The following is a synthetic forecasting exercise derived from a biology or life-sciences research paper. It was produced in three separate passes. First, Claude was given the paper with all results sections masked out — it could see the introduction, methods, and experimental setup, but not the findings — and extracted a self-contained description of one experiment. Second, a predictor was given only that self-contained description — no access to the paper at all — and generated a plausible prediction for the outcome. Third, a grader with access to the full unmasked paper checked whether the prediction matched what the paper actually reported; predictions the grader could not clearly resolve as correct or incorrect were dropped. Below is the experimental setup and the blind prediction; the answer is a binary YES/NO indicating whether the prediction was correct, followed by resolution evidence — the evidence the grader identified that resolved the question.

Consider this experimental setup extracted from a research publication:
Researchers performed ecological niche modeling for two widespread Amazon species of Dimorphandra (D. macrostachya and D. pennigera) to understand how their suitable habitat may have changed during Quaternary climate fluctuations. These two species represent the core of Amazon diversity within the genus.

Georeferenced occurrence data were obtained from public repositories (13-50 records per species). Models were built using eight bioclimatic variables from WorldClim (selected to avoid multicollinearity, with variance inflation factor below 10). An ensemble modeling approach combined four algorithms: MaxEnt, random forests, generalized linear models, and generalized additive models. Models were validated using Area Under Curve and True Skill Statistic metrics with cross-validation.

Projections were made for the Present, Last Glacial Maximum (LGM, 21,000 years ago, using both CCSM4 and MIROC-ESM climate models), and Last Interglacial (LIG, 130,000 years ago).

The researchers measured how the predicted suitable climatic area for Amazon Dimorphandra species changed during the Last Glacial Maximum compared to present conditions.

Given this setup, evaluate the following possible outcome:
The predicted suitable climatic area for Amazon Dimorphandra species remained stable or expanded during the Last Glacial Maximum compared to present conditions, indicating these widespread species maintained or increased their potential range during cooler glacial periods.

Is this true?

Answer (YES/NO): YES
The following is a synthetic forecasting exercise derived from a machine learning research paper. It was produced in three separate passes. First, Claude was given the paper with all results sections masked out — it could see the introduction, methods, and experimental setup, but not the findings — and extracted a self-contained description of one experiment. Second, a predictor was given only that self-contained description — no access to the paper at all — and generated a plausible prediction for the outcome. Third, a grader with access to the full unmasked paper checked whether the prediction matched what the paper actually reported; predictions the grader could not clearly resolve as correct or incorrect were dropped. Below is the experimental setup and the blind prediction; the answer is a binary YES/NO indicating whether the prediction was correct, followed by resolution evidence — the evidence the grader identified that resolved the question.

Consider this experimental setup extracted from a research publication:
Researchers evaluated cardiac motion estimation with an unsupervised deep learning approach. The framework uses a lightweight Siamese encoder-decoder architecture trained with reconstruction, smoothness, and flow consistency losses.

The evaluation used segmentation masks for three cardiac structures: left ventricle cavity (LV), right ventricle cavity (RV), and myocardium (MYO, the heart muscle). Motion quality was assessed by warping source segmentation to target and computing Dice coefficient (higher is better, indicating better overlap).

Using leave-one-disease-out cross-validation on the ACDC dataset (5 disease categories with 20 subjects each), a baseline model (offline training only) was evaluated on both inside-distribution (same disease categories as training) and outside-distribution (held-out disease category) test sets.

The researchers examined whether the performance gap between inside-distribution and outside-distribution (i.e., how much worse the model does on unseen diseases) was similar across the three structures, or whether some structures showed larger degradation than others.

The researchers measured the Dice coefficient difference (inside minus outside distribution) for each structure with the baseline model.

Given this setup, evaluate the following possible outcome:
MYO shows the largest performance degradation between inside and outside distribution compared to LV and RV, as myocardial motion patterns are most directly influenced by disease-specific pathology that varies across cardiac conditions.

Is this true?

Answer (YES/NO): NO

WHAT YOU SHOULD DO> Copy the stretch of the records above that runs from the line with "Researchers performed ecological" through the line with "The researchers measured how". Both end lines belong in the copy, and nothing else does.

RESPONSE TO THIS EXERCISE>
Researchers performed ecological niche modeling for two widespread Amazon species of Dimorphandra (D. macrostachya and D. pennigera) to understand how their suitable habitat may have changed during Quaternary climate fluctuations. These two species represent the core of Amazon diversity within the genus.

Georeferenced occurrence data were obtained from public repositories (13-50 records per species). Models were built using eight bioclimatic variables from WorldClim (selected to avoid multicollinearity, with variance inflation factor below 10). An ensemble modeling approach combined four algorithms: MaxEnt, random forests, generalized linear models, and generalized additive models. Models were validated using Area Under Curve and True Skill Statistic metrics with cross-validation.

Projections were made for the Present, Last Glacial Maximum (LGM, 21,000 years ago, using both CCSM4 and MIROC-ESM climate models), and Last Interglacial (LIG, 130,000 years ago).

The researchers measured how the predicted suitable climatic area for Amazon Dimorphandra species changed during the Last Glacial Maximum compared to present conditions.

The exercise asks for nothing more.